An 8 day house-sitting getaway with ample time and quiet and opportunities for swamp-y adventures and research sounds great, doesn’t it?

(No, it doesn’t. It did before I had to get up at 5 a.m. to catch a plane. Right about now it sounds like the stupidist fucking idea I’ve ever had).

The house has air-conditioning and there are adorable kittens!

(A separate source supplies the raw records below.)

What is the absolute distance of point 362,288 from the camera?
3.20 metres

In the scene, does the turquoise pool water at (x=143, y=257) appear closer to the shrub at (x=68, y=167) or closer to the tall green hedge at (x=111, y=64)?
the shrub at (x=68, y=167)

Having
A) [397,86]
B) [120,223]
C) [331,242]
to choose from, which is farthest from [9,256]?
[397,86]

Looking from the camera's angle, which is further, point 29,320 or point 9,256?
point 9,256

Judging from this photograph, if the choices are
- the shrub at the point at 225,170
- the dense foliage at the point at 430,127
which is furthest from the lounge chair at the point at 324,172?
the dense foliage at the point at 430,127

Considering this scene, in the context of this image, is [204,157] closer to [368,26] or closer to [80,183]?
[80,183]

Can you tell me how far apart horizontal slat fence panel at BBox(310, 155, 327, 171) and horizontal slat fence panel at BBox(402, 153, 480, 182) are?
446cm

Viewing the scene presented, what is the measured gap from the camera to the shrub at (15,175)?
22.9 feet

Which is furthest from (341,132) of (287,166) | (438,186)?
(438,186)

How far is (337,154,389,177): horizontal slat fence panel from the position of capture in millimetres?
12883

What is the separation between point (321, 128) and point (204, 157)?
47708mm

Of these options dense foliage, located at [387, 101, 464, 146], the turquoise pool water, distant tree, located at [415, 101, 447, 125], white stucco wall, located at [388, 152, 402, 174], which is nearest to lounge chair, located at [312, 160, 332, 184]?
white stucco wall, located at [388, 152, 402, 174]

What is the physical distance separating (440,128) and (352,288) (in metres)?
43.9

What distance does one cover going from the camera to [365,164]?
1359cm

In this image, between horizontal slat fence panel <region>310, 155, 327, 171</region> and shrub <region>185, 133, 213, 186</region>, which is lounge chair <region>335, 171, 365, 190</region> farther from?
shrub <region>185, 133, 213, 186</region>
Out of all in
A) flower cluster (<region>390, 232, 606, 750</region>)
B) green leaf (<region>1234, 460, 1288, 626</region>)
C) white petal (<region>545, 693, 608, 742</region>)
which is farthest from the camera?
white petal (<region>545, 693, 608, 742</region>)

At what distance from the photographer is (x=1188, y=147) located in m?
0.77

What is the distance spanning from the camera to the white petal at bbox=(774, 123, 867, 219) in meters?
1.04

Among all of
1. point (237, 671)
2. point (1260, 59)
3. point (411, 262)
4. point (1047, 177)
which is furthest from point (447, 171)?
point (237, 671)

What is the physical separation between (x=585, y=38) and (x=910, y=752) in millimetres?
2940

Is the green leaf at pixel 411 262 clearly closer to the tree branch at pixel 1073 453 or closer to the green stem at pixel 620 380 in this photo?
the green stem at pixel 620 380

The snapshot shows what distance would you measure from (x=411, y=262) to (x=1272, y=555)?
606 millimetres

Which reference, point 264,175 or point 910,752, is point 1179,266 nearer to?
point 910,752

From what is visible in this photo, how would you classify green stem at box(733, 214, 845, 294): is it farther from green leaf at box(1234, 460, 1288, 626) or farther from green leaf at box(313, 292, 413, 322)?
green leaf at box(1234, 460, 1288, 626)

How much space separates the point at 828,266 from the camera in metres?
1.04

What could possibly go wrong?

I’ve been informed that the snowbirds have flown north, so it’s nice and peaceful. Which, now that I think about it, sounds like a euphemism for “desolate.” The power doesn’t go out that often anymore, though, so there’s that! The internet works sometimes, or so I’ve heard. There’s no landline, but if you wrap yourself in aluminum foil and stand in the bed of a (parked) pickup truck while there aren’t any clouds in the sky and you’re super-lucky you can apparently get a decent cell signal.

Oh, hell.

I’m either going to get loads of research done or I’m going to be starring in the sequel to Tucker and Dale vs Evil.

I have to cook for myself for most of the week. That alone has great potential for tragedy and/or comedy.

Luckily, I’m just up the road a-ways from Publix so I’m sure everything will work out fine. They have awesome fried chicken.

Plus, I hear you can get fantastic cell reception in the produce section.